▸ **REQUIREMENT**: Your task is to restate the data word for word.

▸ **DATASET RECORDS**:
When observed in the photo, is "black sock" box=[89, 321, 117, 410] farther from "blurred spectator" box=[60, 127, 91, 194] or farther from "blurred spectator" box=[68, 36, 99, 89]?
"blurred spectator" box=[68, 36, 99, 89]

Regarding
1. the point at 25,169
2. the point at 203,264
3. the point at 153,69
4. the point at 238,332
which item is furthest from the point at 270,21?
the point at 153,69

▸ **TASK RESPONSE**:
When observed in the photo, is "black sock" box=[89, 321, 117, 410] farther from "blurred spectator" box=[60, 127, 91, 194] or farther from "blurred spectator" box=[68, 36, 99, 89]?
"blurred spectator" box=[68, 36, 99, 89]

Regarding
1. the point at 25,169
2. the point at 203,264
3. the point at 153,69
4. the point at 238,332
which item is furthest from the point at 270,21?
the point at 153,69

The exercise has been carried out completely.